[Rendered images with source text]
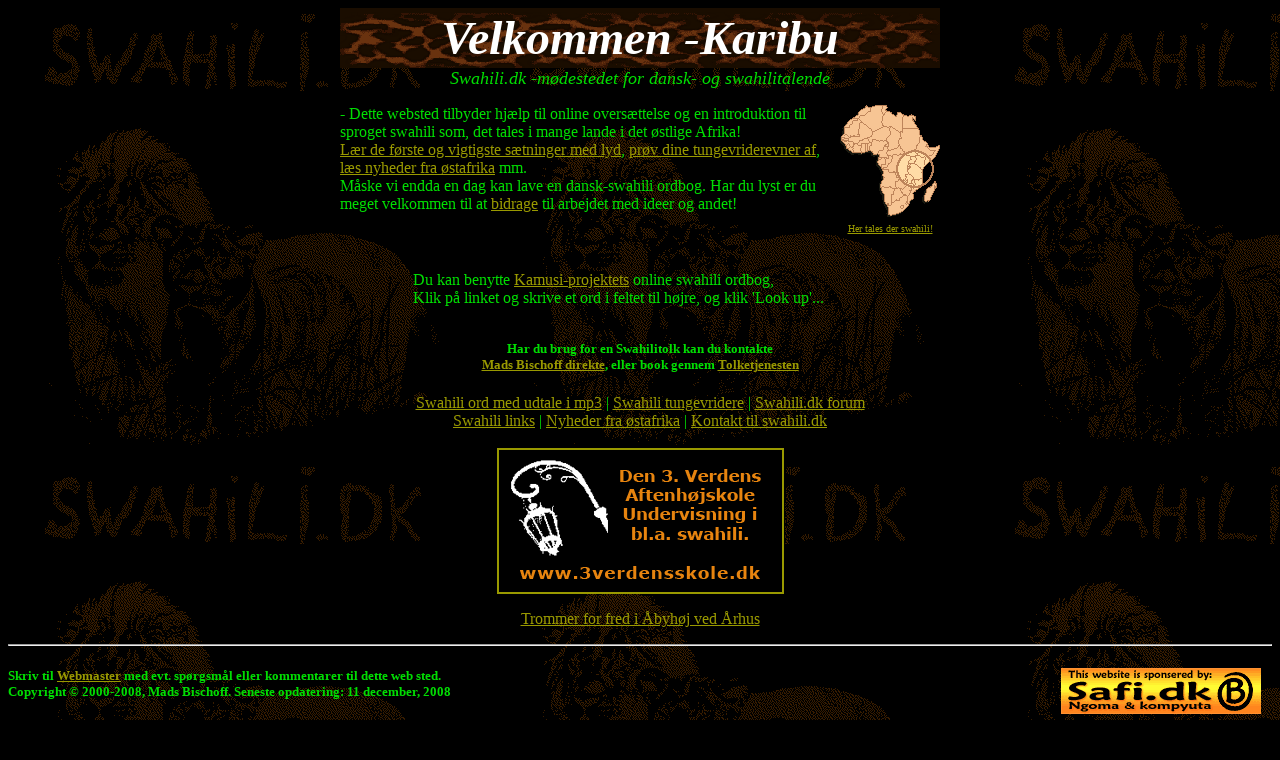

--- FILE ---
content_type: text/html
request_url: http://swahili.dk/
body_size: 2615
content:
<html>
<head>
<title>Swahili.dk  ...et mødested for dansk- og swahilitalende</title>
<meta http-equiv="Content-Type" content="text/html; charset=iso-8859-1">
<meta NAME="description" content="Online ordbog over Swahili sproget fra østafrika.">
<meta NAME="keywords" content="Swahili, swahili, Kiswahili, kiswahili, Tanzania, Østafrika, East africa, Sprog, Tanzaniansk">
<meta NAME="robots" CONTENT="ALL">
<meta NAME="copyright" CONTENT="Utamaduni / Mads Bischoff 2000, All rights reserved.">
<meta NAME="author" CONTENT="Bischoff, Mads">
<meta NAME="form" CONTENT="html">
<meta NAME="title" CONTENT="SWAHILI.DK">
<meta HTTP-EQUIV="Content-language" CONTENT="da">
<meta NAME="rating" CONTENT="General">
<meta NAME="DC.coverage.placeName" CONTENT="Denmark, Scandinavia, Tanzania, Eastafrica">
<meta NAME="Subject" CONTENT="Swahili, Kiswahili">
<meta NAME="Creator" CONTENT="Bischoff, Mads">
<meta NAME="Contributor" CONTENT="Mads Bischoff">
<meta NAME="Publisher" CONTENT="Safi.dk / Mads Bischoff">
<meta NAME="date" SCHEME="ISO8601" CONTENT="2000-07-05">
<meta NAME="Identifier" CONTENT="http://www.swahili.dk">
<meta NAME="revisit-after" CONTENT="2 days">
<link rel="stylesheet" type="text/css" href="swahili.css">
<meta name="Microsoft Border" content="none">
</head>
<body background="images/backgrnd1.gif" link="#800000" vlink="#800000" alink="#800000">

  <div align="center">
    <center>

  <table border="0" width="600" background="images/banner.gif" height="60" cellspacing="0" cellpadding="0">
    <tr>
      <td width="100%"><p align="center"><b><font size="7" color="#FFFFFF"><i>Velkommen -Karibu</i></font></b></p>
      </td>
    </tr>
  </table>

    </center>
  </div>

  <div align="center">
    <center>
    <table border="0" width="600" cellspacing="0" cellpadding="0">
      <tr>
        <td width="100%">

<p align="center"><i><font size="4">Swahili.dk
-mødestedet for dansk- og swahilitalende</font></i></p>
        <table border="0" width="100" align="right" cellspacing="0" cellpadding="0">
          <tr>
            <td width="100%">
              <p align="center"><i><a href="lande.htm"><font size="5"><img border="0" src="images/sw-minimap.gif" alt="Swahilisprogets primære udbredelsesområde!" width="100" height="112"></font></a><font size="5"><a href="#lande"><br>
              </a></font></i><font size="1"><a href="lande.htm">Her tales der
              swahili!</a></font></td>
          </tr>
        </table>
        <p align="left">- Dette websted tilbyder hjælp
        til online oversættelse og en introduktion til sproget swahili som, det
        tales i mange lande i det østlige Afrika!&nbsp;<br>
        <a href="swahili_ord.htm">Lær de første og vigtigste sætninger med
        lyd</a>, <a href="tungevrider.htm">prøv dine tungevriderevner af</a>, <a href="news.htm">læs
        nyheder fra østafrika</a> mm.<br>
        Måske vi endda en dag kan lave en dansk-swahili ordbog. Har du lyst er
        du meget velkommen til at <a href="feedback.htm" title="Klik her for at skrive til swahili.dk!">bidrage</a> til
        arbejdet med ideer og andet!</p>
        </td>
      </tr>
    </table>
    </center>
  </div>
	<div align="center">
		<table border="0" width="600" id="table1">
			<tr>
				<td colspan="2"><form action="http://research.yale.edu/cgi-bin/swahili/lookup.cgi" method="GET">
            <tr valign="top">
                <td width="66" height="98">
                    &nbsp;</td>
                <td height="98" valign="middle">
                    Du kan benytte 
					<a target="_blank" href="http://www.kamusiproject.org">Kamusi-projektets</a></a>
  		online swahili ordbog, <br>
					Klik på linket og skrive et ord i 
					feltet til højre, og klik 'Look up'...</td>
            </tr>
        </form></td>
				<td colspan="2">
				<p align="center">
               <b><font size="2">Har du brug for en Swahilitolk kan du kontakte
				<br>
				<a href="feedback.htm">Mads Bischoff direkte</a>, eller book 
				gennem <a target="_blank" href="http://www.tolketjenesten.dk">
				Tolketjenesten</a></font></b></td>
			</tr>
		</table>
	</div>
  <blockquote>
    <div align="center">
      <center>
      <table border="0" width="600" cellspacing="0" cellpadding="2">
        <tr>
          <td width="100%">
    <p align="center"><a href="swahili_ord.htm">Swahili ord med udtale i mp3</a> |
    <a href="tungevrider.htm">Swahili tungevridere</a> | 
	<a href="http://www.gratisforum.dk/forum.asp?master_id=5039">Swahili.dk
    forum</a> <a href="links.htm"><br>
    Swahili links</a> | <a href="news.htm">Nyheder
    fra østafrika</a> | <a href="feedback.htm">Kontakt til swahili.dk</a></p>
          </td>
        </tr>
      </table>
      </center>
    </div>
    <p align="center"><a href="http://www.3verdensskole.dk" target="_top"><img border="2" src="images/banner-ani1.gif" width="283" height="142"></a></p>
    <p align="center"><a href="http://www.drums.dk/drums">Trommer for fred i 
	Åbyhøj ved Århus</a></p>
  </blockquote>


<hr align="center">
  <h5><a href="http://www.safi.dk" target="_blank"><img border="0" src="_borders/sponsor-logo-knap.gif" alt="Safi.dk - Ngoma &amp; Kompyuta" align="right" hspace="11" width="200" height="46"></a>Skriv
til <a href="&#109;&#97;&#105;&#108;&#116;&#111;&#58;&#115;&#119;&#97;&#104;&#105;&#108;&#105;&#64;&#115;&#97;&#102;&#105;&#46;&#100;&#107;">&#87;&#101;&#98;&#109;&#97;&#115;&#116;&#101;&#114;</a>  med evt. spørgsmål&nbsp;eller kommentarer til dette web
  sted.<br>


Copyright © 2000-2008, Mads Bischoff. Seneste opdatering: 
	<!--webbot bot="TimeStamp" s-type="EDITED"
s-format="%d %B, %Y" startspan -->11 december, 2008<!--webbot bot="TimeStamp" i-checksum="38767" endspan -->

</h5>

<p align="center">

<!-- Chart Basis HTML kode start v003 -->
<script language="javascript" type="text/javascript">
<!--
  document.write('<a href="http://www.chart.dk/ref.asp?ct=v003&id=44225" target="_blank">');
  var myref; myref=document.referrer; if(top.document.referrer!=null) myref=top.document.referrer;
  document.write('<img src="http://cluster.chart.dk/chart.asp?id=44225&style=7&secID=' + Math.random()*10000000 + '&ref=' + escape(myref) + '" border="0" alt="Chart.dk"><');
  document.write('/a>');
//-->
</script>
<noscript>
  <a href="http://www.chart.dk/ref.asp?ct=v003&amp;id=44225" target="_blank"><img src="http://cluster.chart.dk/chart.asp?id=44225&amp;style=7&amp;secID=1" border="0" alt="Chart.dk"></a>
</noscript>
<!-- Chart Basis HTML kode slut v003 -->
&nbsp;<p align="center"><a target="_top" href="flinkelink.htm">
			<img border="0" src="http://www.safi.dk/flinkelink/flinkelink.gif" width="14" height="16" alt="Flink-E-link * En linkudvekslingsservice fra Safi.dk"></a></p>
</body>
</html>




--- FILE ---
content_type: text/css
request_url: http://swahili.dk/swahili.css
body_size: 212
content:
BODY {
	color : #00DD02;
	background-color : Black;
	font-family : "Comic Sans MS", "Times New Roman", serif;
	background-image : images/backgrnd1.gif;
}

A {
	color : #999900;
}

a:active {
	color : #B8B900;
}
li {
	
}

A:HOVER {
	color : #B4B500;
	font : bold;
	text-decoration : none;
}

● **Required action**
Set down the data above verbatim, omitting every image.

● **Final answer**
--- FILE ---
content_type: text/html
request_url: http://swahili.dk/
body_size: 2615
content:
<html>
<head>
<title>Swahili.dk  ...et mødested for dansk- og swahilitalende</title>
<meta http-equiv="Content-Type" content="text/html; charset=iso-8859-1">
<meta NAME="description" content="Online ordbog over Swahili sproget fra østafrika.">
<meta NAME="keywords" content="Swahili, swahili, Kiswahili, kiswahili, Tanzania, Østafrika, East africa, Sprog, Tanzaniansk">
<meta NAME="robots" CONTENT="ALL">
<meta NAME="copyright" CONTENT="Utamaduni / Mads Bischoff 2000, All rights reserved.">
<meta NAME="author" CONTENT="Bischoff, Mads">
<meta NAME="form" CONTENT="html">
<meta NAME="title" CONTENT="SWAHILI.DK">
<meta HTTP-EQUIV="Content-language" CONTENT="da">
<meta NAME="rating" CONTENT="General">
<meta NAME="DC.coverage.placeName" CONTENT="Denmark, Scandinavia, Tanzania, Eastafrica">
<meta NAME="Subject" CONTENT="Swahili, Kiswahili">
<meta NAME="Creator" CONTENT="Bischoff, Mads">
<meta NAME="Contributor" CONTENT="Mads Bischoff">
<meta NAME="Publisher" CONTENT="Safi.dk / Mads Bischoff">
<meta NAME="date" SCHEME="ISO8601" CONTENT="2000-07-05">
<meta NAME="Identifier" CONTENT="http://www.swahili.dk">
<meta NAME="revisit-after" CONTENT="2 days">
<link rel="stylesheet" type="text/css" href="swahili.css">
<meta name="Microsoft Border" content="none">
</head>
<body background="images/backgrnd1.gif" link="#800000" vlink="#800000" alink="#800000">

  <div align="center">
    <center>

  <table border="0" width="600" background="images/banner.gif" height="60" cellspacing="0" cellpadding="0">
    <tr>
      <td width="100%"><p align="center"><b><font size="7" color="#FFFFFF"><i>Velkommen -Karibu</i></font></b></p>
      </td>
    </tr>
  </table>

    </center>
  </div>

  <div align="center">
    <center>
    <table border="0" width="600" cellspacing="0" cellpadding="0">
      <tr>
        <td width="100%">

<p align="center"><i><font size="4">Swahili.dk
-mødestedet for dansk- og swahilitalende</font></i></p>
        <table border="0" width="100" align="right" cellspacing="0" cellpadding="0">
          <tr>
            <td width="100%">
              <p align="center"><i><a href="lande.htm"><font size="5"><img border="0" src="images/sw-minimap.gif" alt="Swahilisprogets primære udbredelsesområde!" width="100" height="112"></font></a><font size="5"><a href="#lande"><br>
              </a></font></i><font size="1"><a href="lande.htm">Her tales der
              swahili!</a></font></td>
          </tr>
        </table>
        <p align="left">- Dette websted tilbyder hjælp
        til online oversættelse og en introduktion til sproget swahili som, det
        tales i mange lande i det østlige Afrika!&nbsp;<br>
        <a href="swahili_ord.htm">Lær de første og vigtigste sætninger med
        lyd</a>, <a href="tungevrider.htm">prøv dine tungevriderevner af</a>, <a href="news.htm">læs
        nyheder fra østafrika</a> mm.<br>
        Måske vi endda en dag kan lave en dansk-swahili ordbog. Har du lyst er
        du meget velkommen til at <a href="feedback.htm" title="Klik her for at skrive til swahili.dk!">bidrage</a> til
        arbejdet med ideer og andet!</p>
        </td>
      </tr>
    </table>
    </center>
  </div>
	<div align="center">
		<table border="0" width="600" id="table1">
			<tr>
				<td colspan="2"><form action="http://research.yale.edu/cgi-bin/swahili/lookup.cgi" method="GET">
            <tr valign="top">
                <td width="66" height="98">
                    &nbsp;</td>
                <td height="98" valign="middle">
                    Du kan benytte 
					<a target="_blank" href="http://www.kamusiproject.org">Kamusi-projektets</a></a>
  		online swahili ordbog, <br>
					Klik på linket og skrive et ord i 
					feltet til højre, og klik 'Look up'...</td>
            </tr>
        </form></td>
				<td colspan="2">
				<p align="center">
               <b><font size="2">Har du brug for en Swahilitolk kan du kontakte
				<br>
				<a href="feedback.htm">Mads Bischoff direkte</a>, eller book 
				gennem <a target="_blank" href="http://www.tolketjenesten.dk">
				Tolketjenesten</a></font></b></td>
			</tr>
		</table>
	</div>
  <blockquote>
    <div align="center">
      <center>
      <table border="0" width="600" cellspacing="0" cellpadding="2">
        <tr>
          <td width="100%">
    <p align="center"><a href="swahili_ord.htm">Swahili ord med udtale i mp3</a> |
    <a href="tungevrider.htm">Swahili tungevridere</a> | 
	<a href="http://www.gratisforum.dk/forum.asp?master_id=5039">Swahili.dk
    forum</a> <a href="links.htm"><br>
    Swahili links</a> | <a href="news.htm">Nyheder
    fra østafrika</a> | <a href="feedback.htm">Kontakt til swahili.dk</a></p>
          </td>
        </tr>
      </table>
      </center>
    </div>
    <p align="center"><a href="http://www.3verdensskole.dk" target="_top"><img border="2" src="images/banner-ani1.gif" width="283" height="142"></a></p>
    <p align="center"><a href="http://www.drums.dk/drums">Trommer for fred i 
	Åbyhøj ved Århus</a></p>
  </blockquote>


<hr align="center">
  <h5><a href="http://www.safi.dk" target="_blank"><img border="0" src="_borders/sponsor-logo-knap.gif" alt="Safi.dk - Ngoma &amp; Kompyuta" align="right" hspace="11" width="200" height="46"></a>Skriv
til <a href="&#109;&#97;&#105;&#108;&#116;&#111;&#58;&#115;&#119;&#97;&#104;&#105;&#108;&#105;&#64;&#115;&#97;&#102;&#105;&#46;&#100;&#107;">&#87;&#101;&#98;&#109;&#97;&#115;&#116;&#101;&#114;</a>  med evt. spørgsmål&nbsp;eller kommentarer til dette web
  sted.<br>


Copyright © 2000-2008, Mads Bischoff. Seneste opdatering: 
	<!--webbot bot="TimeStamp" s-type="EDITED"
s-format="%d %B, %Y" startspan -->11 december, 2008<!--webbot bot="TimeStamp" i-checksum="38767" endspan -->

</h5>

<p align="center">

<!-- Chart Basis HTML kode start v003 -->
<script language="javascript" type="text/javascript">
<!--
  document.write('<a href="http://www.chart.dk/ref.asp?ct=v003&id=44225" target="_blank">');
  var myref; myref=document.referrer; if(top.document.referrer!=null) myref=top.document.referrer;
  document.write('<img src="http://cluster.chart.dk/chart.asp?id=44225&style=7&secID=' + Math.random()*10000000 + '&ref=' + escape(myref) + '" border="0" alt="Chart.dk"><');
  document.write('/a>');
//-->
</script>
<noscript>
  <a href="http://www.chart.dk/ref.asp?ct=v003&amp;id=44225" target="_blank"><img src="http://cluster.chart.dk/chart.asp?id=44225&amp;style=7&amp;secID=1" border="0" alt="Chart.dk"></a>
</noscript>
<!-- Chart Basis HTML kode slut v003 -->
&nbsp;<p align="center"><a target="_top" href="flinkelink.htm">
			<img border="0" src="http://www.safi.dk/flinkelink/flinkelink.gif" width="14" height="16" alt="Flink-E-link * En linkudvekslingsservice fra Safi.dk"></a></p>
</body>
</html>




--- FILE ---
content_type: text/css
request_url: http://swahili.dk/swahili.css
body_size: 212
content:
BODY {
	color : #00DD02;
	background-color : Black;
	font-family : "Comic Sans MS", "Times New Roman", serif;
	background-image : images/backgrnd1.gif;
}

A {
	color : #999900;
}

a:active {
	color : #B8B900;
}
li {
	
}

A:HOVER {
	color : #B4B500;
	font : bold;
	text-decoration : none;
}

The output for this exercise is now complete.